The Jamaica Film and Television Association (JAFTA) and the Jamaica Promotions Corporation (JAMPRO) are happy with the outcome of their PROPELLA initiative, after the five short films selected in the first installment of the project enjoyed huge success at the recent staging of the Trinidad and Tobago Film Festival.
According to the president of JAFTA, Gabrielle Blackwood, the PROPELLA project was birthed with hopes of exposing as much local talent as possible by creating opportunities for key players in the film industry to continue on a path of growth and development.
“We have been trying to seek opportunities for our film makers both locally and internationally to improve the film sector and to increase partnerships with talent overseas and talent here,” she said.
“We have so much potential here in Jamaica that we just need to give our creative minds a chance to excel by exposing them to the world.”
She went on to explain that participating in film festivals was one of the ways JAMPRO and JAFTA saw as a means of bringing attention to local talent.
“Part of what we are hoping to do is expand our entries in film festivals overseas to increase those co-production links, and ultimately, create more opportunities for our people and with the recent success of the five short films coming out of PROPELLA, we have been able to do that to some extent. We have had film makers from abroad approach us to say that they want some of our films in their festivals or to say that they want to showcase a film here.”
Film Commissioner Renee Robinson echoed the sentiments shared by Blackwood.
Having had first-hand experience with the exposure gained from a major film festival (as part of the team that executed the Toronto International Film Festival), Robinson revealed that JAMPRO’s partnership with JAFTA was a no-brainer as both organisations shared similar objectives.
“Their goals fit into what JAMPRO wanted to do where sector development and talent discovery was concerned,” she explained. “For us at JAMPRO, making sure that our talent and our content are seen externally is important. We also want our industry players to capitalise on some of the relationships that come from gaining international exposure, so we want them to get used to the idea of not just attending a regional film festival, but an international film festival.”
The films, Original by Kurt Wright and Noelle Kerr; Shock Value, Adrian Lopez;Shoot the Girl , Tony Hendricks and Natalie Thompson; Sugar, Laurie Parker, Sharon Leach and Michelle Serieux; and The Silent Ones, Gregory Lopez and Janet Morrison, were selected from over 20 submissions back in May. The film makers were given $500,000 from the CHASE Fund to help with the production of their film, and according to both Robinson and Blackwood, the local film makers produced top-quality content with the resources they were given.

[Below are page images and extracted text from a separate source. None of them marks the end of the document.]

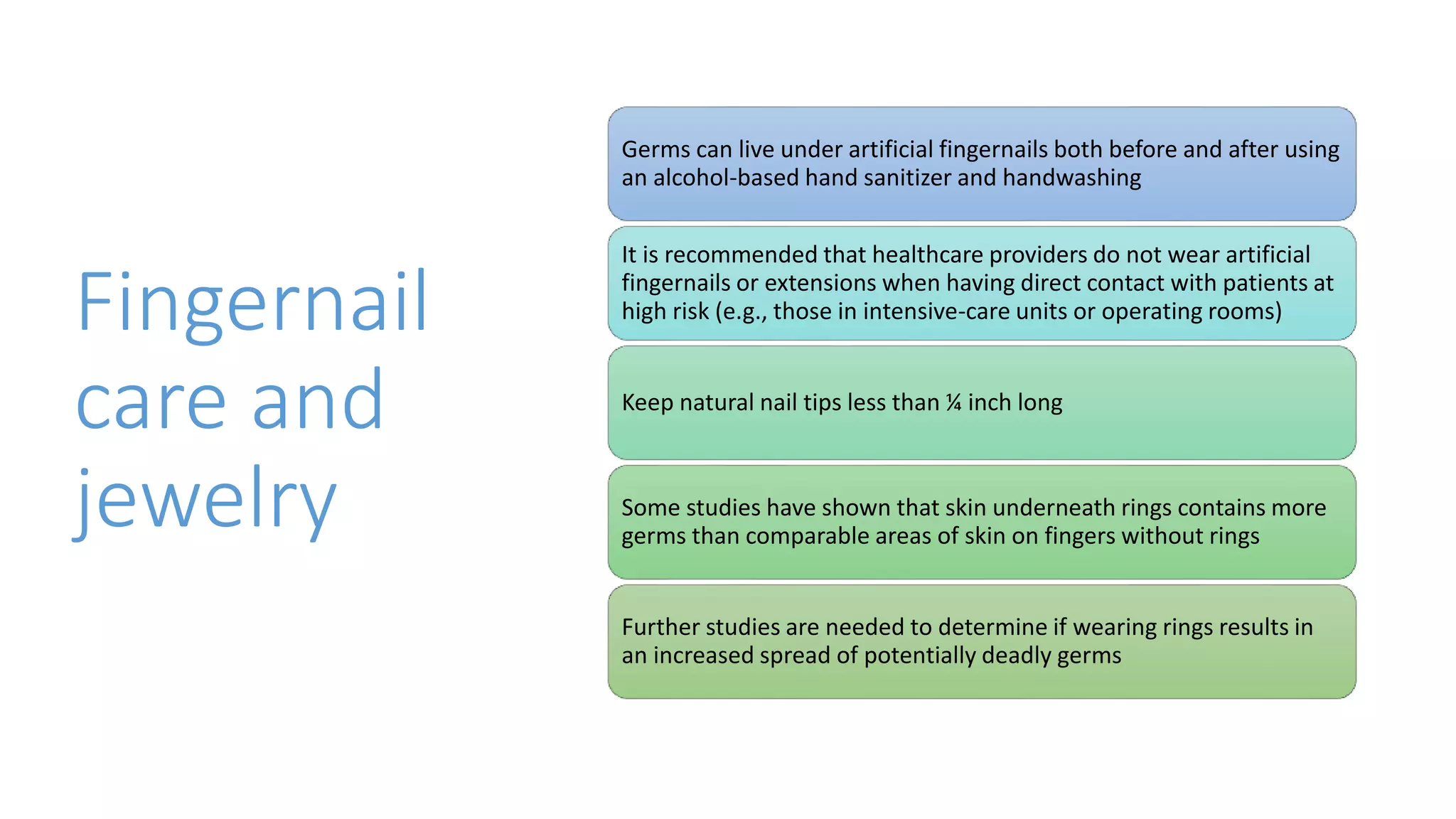 Fingernail care and jewelry

Germs can live under artificial fingernails both before and after using an alcohol-based hand sanitizer and handwashing

It is recommended that healthcare providers do not wear artificial fingernails or extensions when having direct contact with patients at high risk (e.g., those in intensive-care units or operating rooms)

Keep natural nail tips less than ¼ inch long

Some studies have shown that skin underneath rings contains more germs than comparable areas of skin on fingers without rings

Further studies are needed to determine if wearing rings results in an increased spread of potentially deadly germs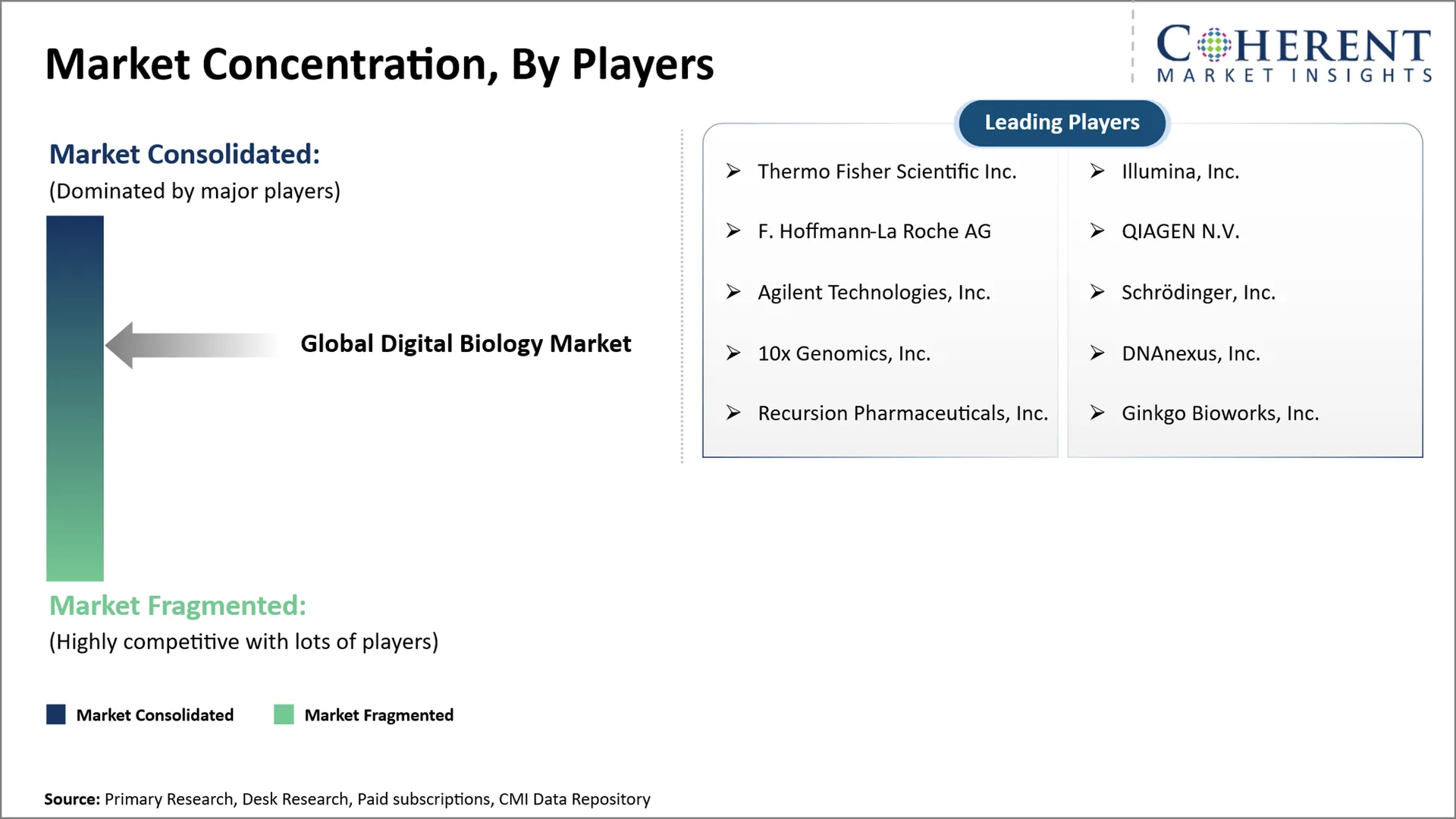 Market Concentration, By Players

COHERENT
MARKET INSIGHTS

Market Consolidated:
(Dominated by major players)

Global Digital Biology Market

Market Fragmented:
(Highly competitive with lots of players)

Leading Players

➢ Thermo Fisher Scientific Inc.
➢ F. Hoffmann-La Roche AG
➢ Agilent Technologies, Inc.
➢ 10x Genomics, Inc.
➢ Recursion Pharmaceuticals, Inc.

➢ Illumina, Inc.
➢ QIAGEN N.V.
➢ Schrödinger, Inc.
➢ DNAnexus, Inc.
➢ Ginkgo Bioworks, Inc.

Market Consolidated
Market Fragmented

Source: Primary Research, Desk Research, Paid subscriptions, CMI Data Repository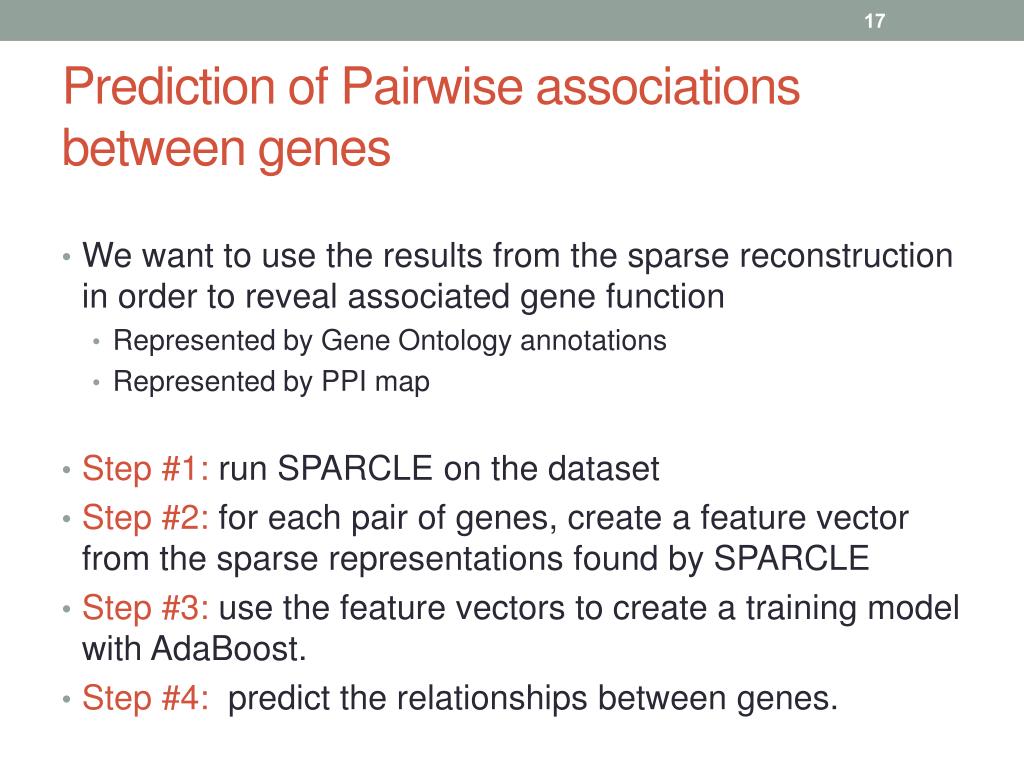 17

Prediction of Pairwise associations between genes

• We want to use the results from the sparse reconstruction in order to reveal associated gene function
  • Represented by Gene Ontology annotations
  • Represented by PPI map

• Step #1: run SPARCLE on the dataset
• Step #2: for each pair of genes, create a feature vector from the sparse representations found by SPARCLE
• Step #3: use the feature vectors to create a training model with AdaBoost.
• Step #4: predict the relationships between genes.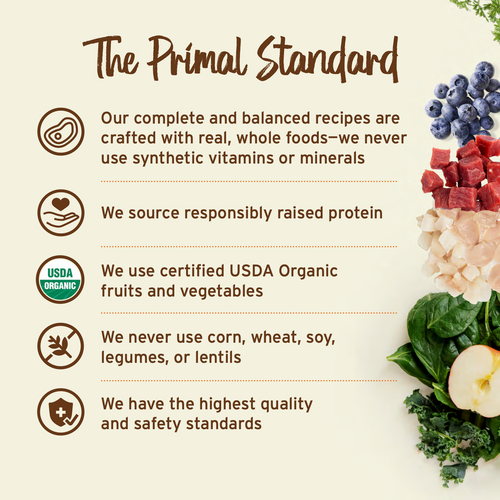 The Primal Standard

Our complete and balanced recipes are crafted with real, whole foods—we never use synthetic vitamins or minerals

We source responsibly raised protein

USDA ORGANIC

We use certified USDA Organic fruits and vegetables

We never use corn, wheat, soy, legumes, or lentils

We have the highest quality and safety standards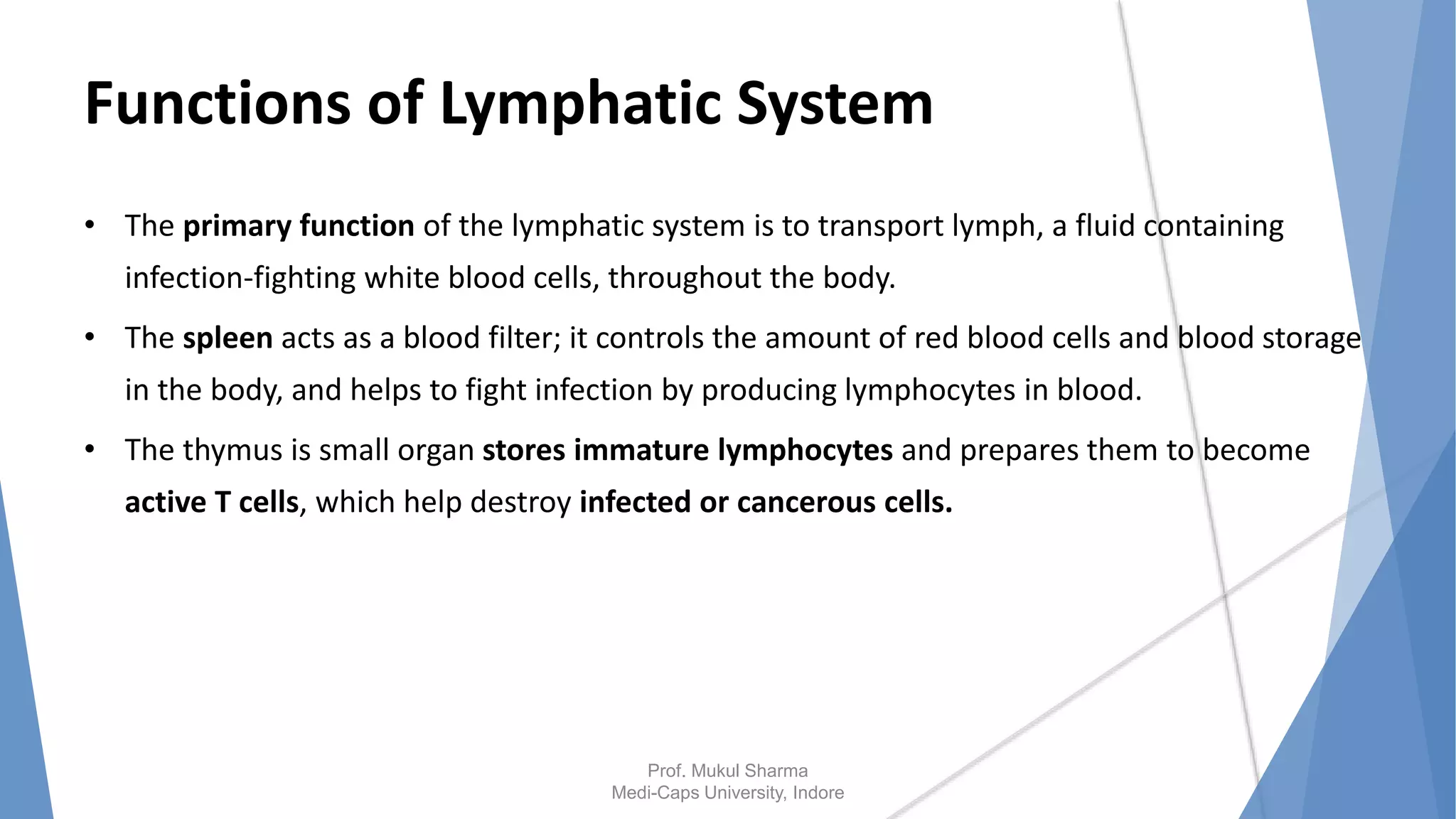 Functions of Lymphatic System

• The primary function of the lymphatic system is to transport lymph, a fluid containing infection-fighting white blood cells, throughout the body.

• The spleen acts as a blood filter; it controls the amount of red blood cells and blood storage in the body, and helps to fight infection by producing lymphocytes in blood.

• The thymus is small organ stores immature lymphocytes and prepares them to become active T cells, which help destroy infected or cancerous cells.

Prof. Mukul Sharma
Medi-Caps University, Indore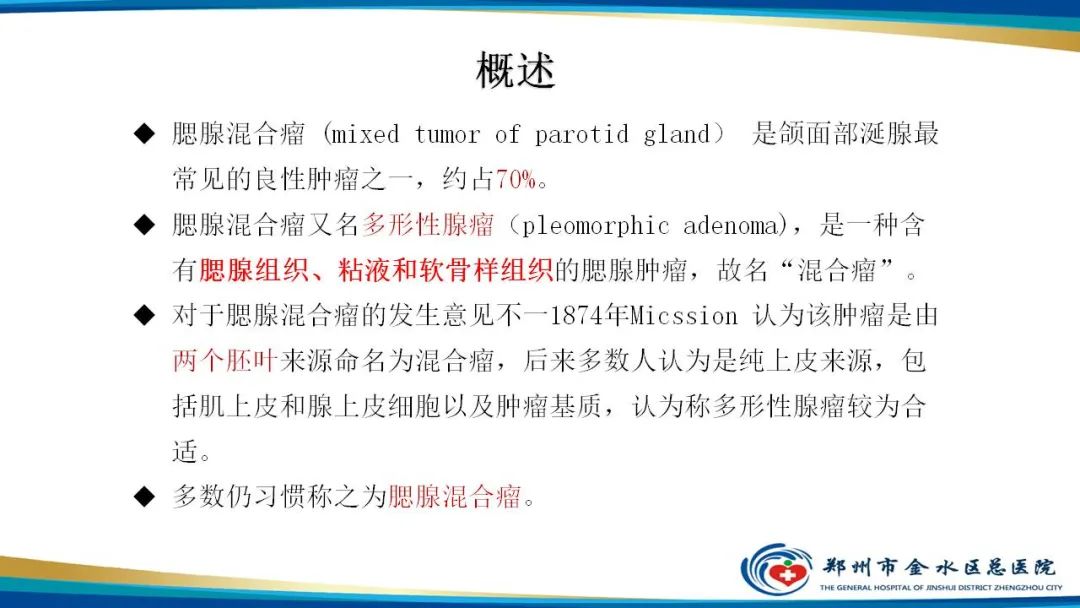 概述

◆ 腮腺混合瘤 (mixed tumor of parotid gland) 是颌面部涎腺最常见的良性肿瘤之一，约占70%。

◆ 腮腺混合瘤又名多形性腺瘤（pleomorphic adenoma)，是一种含有腮腺组织、粘液和软骨样组织的腮腺肿瘤，故名“混合瘤”。

◆ 对于腮腺混合瘤的发生意见不一1874年Micssion 认为该肿瘤是由两个胚叶来源命名为混合瘤，后来多数人认为是纯上皮来源，包括肌上皮和腺上皮细胞以及肿瘤基质，认为称多形性腺瘤较为合适。

◆ 多数仍习惯称之为腮腺混合瘤。

郑州市金水区总医院
THE GENERAL HOSPITAL OF JINSHUI DISTRICT ZHENGZHOU CITY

“The films did an excellent job, I’m so proud of that group of film makers,” said Robinson. “We had an industry trade booth at the festival, and we were one of only 38 other countries with a trade element component there. What that meant was that Jamaica was playing with Russia, the UK, Canada, Italy, France, and all these other countries. Our booth was the hit. We found that people naturally gravitated to the Jamaica booth, so our screenwriters were having discussions with producers, financiers, sales agents, distributors. So opportunities were created right there.”
Based on the success of the first installment of the PROPELLA initiative, both JAFTA and JAMPRO have decided to make the project an annual one.
“This is just the first. We are planning on making this an annual thing,” said Blackwood. “It’s happening, so we are putting it out there. If you are a film maker, you’re not a JAFTA member, but you have scripts sitting down and your interested in creating a film, look out for PROPELLA next year. Join JAFTA now, by attending our meetings every last Thursday of the month at the UWI film project office at the Mona Campus at 6:30 p.m., and then you pay your monthly dues.”
Robinson says: “We are committed to continuing to support this on an annual basis. We need to play on that international scene and the fact that PROPELLA is now being requested at other film festivals means that these film makers are getting a level of international exposure that would not have happened if we did not travel with them and make them visible.”
A private local screening on November 3 is next on the PROPELLA agenda as they seek to take the five films from this year’s project even further. PROPELLA’s aim is to make these films available to the public in the near future, but as part of the process, the films have to first tour the local film festival circuit.